Número de mortos em terremotos na Venezuela chega a quase 1.500; buscas por sobreviventes continuam

Equipes de resgate mantêm operações em áreas atingidas enquanto governo contabiliza feridos, desabrigados e edifícios destruídos
Divulgação via REUTERS.

As equipes de resgate seguem as buscas por sobreviventes após os dois terremotos que atingiram a Venezuela na última quarta-feira (24). O número de mortos se aproxima de 1.500, enquanto milhares de pessoas permanecem desaparecidas nas regiões afetadas.

O estado de La Guaira, localizado a cerca de 40 quilômetros ao norte de Caracas, concentra os maiores danos. Dezenas de edifícios desabaram e equipes nacionais e internacionais continuam atuando na retirada de vítimas dos escombros.

Neste domingo (28), a presidente interina da Venezuela, Delcy Rodríguez, afirmou que as operações de resgate permanecem em andamento após novos resgates de pessoas com vida.

“Os esforços de resgate e recuperação continuam. Neste domingo resgatamos pessoas com vida e, portanto, as operações não serão suspensas. Sempre mantemos a esperança”, declarou.

A presidente também anunciou a criação de uma comissão para avaliar as condições estruturais dos edifícios atingidos. Segundo ela, as aulas permanecerão suspensas por mais uma semana e o fornecimento de energia elétrica em La Guaira foi restabelecido em 75%.

Governo atualiza balanço das vítimas

Mais cedo, o presidente da Assembleia Nacional, Jorge Rodríguez, informou que o número de mortes aumentou em 20 durante o domingo, totalizando 1.450 vítimas.

Segundo o governo venezuelano, 3.150 pessoas ficaram feridas, 12.721 foram deslocadas de suas residências e 774 edifícios desabaram em consequência dos terremotos.
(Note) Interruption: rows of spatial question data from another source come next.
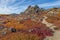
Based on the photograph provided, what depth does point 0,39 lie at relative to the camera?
1071 inches

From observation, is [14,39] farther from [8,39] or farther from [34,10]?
[34,10]

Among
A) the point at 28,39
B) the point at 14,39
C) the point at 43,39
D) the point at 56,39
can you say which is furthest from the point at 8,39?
the point at 56,39

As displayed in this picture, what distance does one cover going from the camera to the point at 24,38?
25984 millimetres

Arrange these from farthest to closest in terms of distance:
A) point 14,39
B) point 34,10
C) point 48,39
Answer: point 34,10 → point 48,39 → point 14,39

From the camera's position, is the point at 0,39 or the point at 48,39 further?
the point at 48,39

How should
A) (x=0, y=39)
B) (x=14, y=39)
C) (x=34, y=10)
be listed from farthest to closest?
(x=34, y=10), (x=0, y=39), (x=14, y=39)

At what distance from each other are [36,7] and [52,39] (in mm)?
107221

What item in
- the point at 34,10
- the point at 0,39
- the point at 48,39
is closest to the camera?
the point at 0,39

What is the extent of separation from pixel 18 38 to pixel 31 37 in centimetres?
207

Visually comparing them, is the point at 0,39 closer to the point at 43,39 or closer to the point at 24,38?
the point at 24,38

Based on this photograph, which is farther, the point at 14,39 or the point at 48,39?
the point at 48,39

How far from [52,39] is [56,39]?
786mm

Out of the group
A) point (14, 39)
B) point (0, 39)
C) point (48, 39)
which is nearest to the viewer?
point (14, 39)

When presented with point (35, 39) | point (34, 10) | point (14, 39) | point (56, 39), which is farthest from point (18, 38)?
point (34, 10)
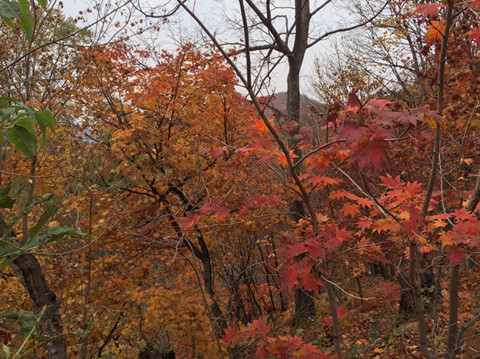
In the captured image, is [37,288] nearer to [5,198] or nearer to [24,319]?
[24,319]

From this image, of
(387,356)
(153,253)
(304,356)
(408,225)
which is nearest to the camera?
(408,225)

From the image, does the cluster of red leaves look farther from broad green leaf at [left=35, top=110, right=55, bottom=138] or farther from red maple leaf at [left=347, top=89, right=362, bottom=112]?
broad green leaf at [left=35, top=110, right=55, bottom=138]

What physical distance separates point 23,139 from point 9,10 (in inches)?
12.8

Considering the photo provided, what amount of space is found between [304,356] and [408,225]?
1364 millimetres

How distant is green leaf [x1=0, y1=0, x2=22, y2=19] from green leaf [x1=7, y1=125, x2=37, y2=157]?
274 millimetres

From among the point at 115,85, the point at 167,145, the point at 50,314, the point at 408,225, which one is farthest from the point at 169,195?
the point at 408,225

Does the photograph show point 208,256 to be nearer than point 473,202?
No

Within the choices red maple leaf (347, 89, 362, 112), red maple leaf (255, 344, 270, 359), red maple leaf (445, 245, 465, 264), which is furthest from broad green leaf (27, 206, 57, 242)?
red maple leaf (445, 245, 465, 264)

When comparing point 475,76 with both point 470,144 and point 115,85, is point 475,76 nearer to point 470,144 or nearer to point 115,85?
point 470,144

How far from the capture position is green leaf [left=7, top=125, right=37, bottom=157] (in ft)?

“Estamos em momentos críticos para continuar resgatando vidas e construir acampamentos onde possam ficar as pessoas que perderam suas casas ou que, por qualquer motivo, não possam retornar às suas residências”, afirmou Jorge Rodríguez.

Equipes estrangeiras reforçam operações

Mais de 2.600 socorristas estrangeiros chegaram à Venezuela para reforçar as operações de busca e salvamento, principalmente em La Guaira.

Antes da chegada das equipes internacionais, familiares e voluntários atuaram na retirada de sobreviventes e de corpos dos escombros. Durante as buscas, moradores relataram dificuldades devido à falta de equipamentos pesados e ao número reduzido de equipes oficiais nos primeiros dias da tragédia.

As operações seguem sendo realizadas em meio a centenas de réplicas registradas desde os primeiros terremotos, mantendo moradores em alerta.

Neste domingo, um pai e um filho foram retirados com vida dos escombros de um prédio que desabou.

Desaparecidos seguem sendo procurados

Embora o governo informe a existência de centenas de desaparecidos ou pessoas presas sob os escombros, um portal criado pela oposição venezuelana registrava, até este domingo, pouco menos de 50 mil pessoas desaparecidas. No dia anterior, a plataforma contabilizava cerca de 55 mil registros.

O governo também restringiu o acesso à principal estrada que leva a La Guaira. Segundo as autoridades, o fluxo intenso de voluntários e veículos particulares dificultava o deslocamento das equipes de emergência e o transporte de ajuda humanitária.